Reproduce the listing from the line containing "As viewed through" through the end of the listing, renaming "woman in pink sweater" to "woman in pink jacket" and leaving everything else unchanged.

Dataset items
** begin **
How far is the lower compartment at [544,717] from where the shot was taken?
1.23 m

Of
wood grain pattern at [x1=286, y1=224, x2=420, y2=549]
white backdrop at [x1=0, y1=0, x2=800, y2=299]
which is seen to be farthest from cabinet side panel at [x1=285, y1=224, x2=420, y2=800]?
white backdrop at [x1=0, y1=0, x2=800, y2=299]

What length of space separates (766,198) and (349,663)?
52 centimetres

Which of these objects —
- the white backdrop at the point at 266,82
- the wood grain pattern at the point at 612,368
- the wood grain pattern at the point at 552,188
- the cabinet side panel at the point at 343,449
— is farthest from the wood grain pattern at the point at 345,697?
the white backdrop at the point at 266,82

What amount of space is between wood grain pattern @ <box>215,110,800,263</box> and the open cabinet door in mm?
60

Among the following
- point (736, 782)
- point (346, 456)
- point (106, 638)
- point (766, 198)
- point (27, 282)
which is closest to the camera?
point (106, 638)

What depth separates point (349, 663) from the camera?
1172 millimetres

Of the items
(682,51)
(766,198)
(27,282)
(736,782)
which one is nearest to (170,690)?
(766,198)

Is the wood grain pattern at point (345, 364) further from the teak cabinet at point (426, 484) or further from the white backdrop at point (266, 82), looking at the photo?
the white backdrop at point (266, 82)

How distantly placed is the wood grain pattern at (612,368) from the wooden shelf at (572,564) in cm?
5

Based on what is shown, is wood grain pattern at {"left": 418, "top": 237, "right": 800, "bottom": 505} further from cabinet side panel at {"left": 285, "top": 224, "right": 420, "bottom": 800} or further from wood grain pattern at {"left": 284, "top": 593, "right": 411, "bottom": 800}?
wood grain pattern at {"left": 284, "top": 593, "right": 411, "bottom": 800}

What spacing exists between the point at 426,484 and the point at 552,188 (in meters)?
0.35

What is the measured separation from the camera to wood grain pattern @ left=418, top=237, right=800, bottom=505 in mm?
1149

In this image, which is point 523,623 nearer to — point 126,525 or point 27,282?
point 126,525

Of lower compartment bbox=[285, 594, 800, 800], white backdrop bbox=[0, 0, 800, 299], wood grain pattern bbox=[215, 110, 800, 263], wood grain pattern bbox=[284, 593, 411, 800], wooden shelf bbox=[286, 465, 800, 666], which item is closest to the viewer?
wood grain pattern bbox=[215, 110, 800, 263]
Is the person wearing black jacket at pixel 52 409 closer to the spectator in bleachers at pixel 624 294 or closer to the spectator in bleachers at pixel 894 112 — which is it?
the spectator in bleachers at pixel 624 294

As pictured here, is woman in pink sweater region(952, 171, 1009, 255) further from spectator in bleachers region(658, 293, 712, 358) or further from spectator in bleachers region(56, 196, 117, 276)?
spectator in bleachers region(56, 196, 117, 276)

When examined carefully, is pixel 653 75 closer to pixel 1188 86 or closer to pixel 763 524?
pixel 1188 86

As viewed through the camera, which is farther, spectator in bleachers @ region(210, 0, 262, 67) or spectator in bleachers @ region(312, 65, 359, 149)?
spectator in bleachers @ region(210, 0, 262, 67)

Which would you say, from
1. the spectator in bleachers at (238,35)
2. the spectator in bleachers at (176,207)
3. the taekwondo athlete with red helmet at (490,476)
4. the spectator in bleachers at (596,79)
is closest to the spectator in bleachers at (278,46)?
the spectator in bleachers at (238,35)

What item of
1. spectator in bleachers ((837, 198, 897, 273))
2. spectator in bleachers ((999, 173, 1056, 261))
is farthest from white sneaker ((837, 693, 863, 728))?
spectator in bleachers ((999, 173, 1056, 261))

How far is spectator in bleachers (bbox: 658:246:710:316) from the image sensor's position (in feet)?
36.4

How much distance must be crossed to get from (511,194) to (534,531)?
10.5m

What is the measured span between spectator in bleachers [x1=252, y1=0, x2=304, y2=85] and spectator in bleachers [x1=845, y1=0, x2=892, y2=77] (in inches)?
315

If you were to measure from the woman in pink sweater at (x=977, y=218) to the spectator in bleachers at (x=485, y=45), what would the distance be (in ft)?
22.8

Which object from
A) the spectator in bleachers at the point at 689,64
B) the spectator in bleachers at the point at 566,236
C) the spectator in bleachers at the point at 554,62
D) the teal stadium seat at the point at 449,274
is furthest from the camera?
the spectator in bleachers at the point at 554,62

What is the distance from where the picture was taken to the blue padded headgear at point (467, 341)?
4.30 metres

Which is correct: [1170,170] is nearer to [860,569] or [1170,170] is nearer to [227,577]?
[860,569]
** end **
* ANSWER TO THE EXERCISE:
As viewed through the camera, which is farther, spectator in bleachers @ region(210, 0, 262, 67) or spectator in bleachers @ region(312, 65, 359, 149)?
spectator in bleachers @ region(210, 0, 262, 67)

Which would you say, from
1. the spectator in bleachers at (238,35)
2. the spectator in bleachers at (176,207)
3. the taekwondo athlete with red helmet at (490,476)
4. the spectator in bleachers at (596,79)
is closest to the spectator in bleachers at (278,46)?
the spectator in bleachers at (238,35)

What item of
1. spectator in bleachers ((837, 198, 897, 273))
2. spectator in bleachers ((999, 173, 1056, 261))
is farthest from white sneaker ((837, 693, 863, 728))?
spectator in bleachers ((999, 173, 1056, 261))

How far is spectator in bleachers (bbox: 658:246:710:316) from the image sensor's position (in feet)?
36.4

How much distance must be crossed to get from (511,194) to (534,531)?
10.5m

What is the measured span between spectator in bleachers [x1=252, y1=0, x2=304, y2=85] and spectator in bleachers [x1=845, y1=0, x2=892, y2=77] (in inches)?
315

If you were to measure from the woman in pink jacket at (x=977, y=218) to the spectator in bleachers at (x=485, y=45), what would the distance be (in ft)?
22.8

Which object from
A) the spectator in bleachers at the point at 689,64
B) the spectator in bleachers at the point at 566,236
C) the spectator in bleachers at the point at 554,62
D) the teal stadium seat at the point at 449,274
is furthest from the camera?
the spectator in bleachers at the point at 554,62

What is the distance from where the picture was taken to the blue padded headgear at point (467, 341)?
4.30 metres

Which is correct: [1170,170] is nearer to [860,569] or [1170,170] is nearer to [227,577]?
[860,569]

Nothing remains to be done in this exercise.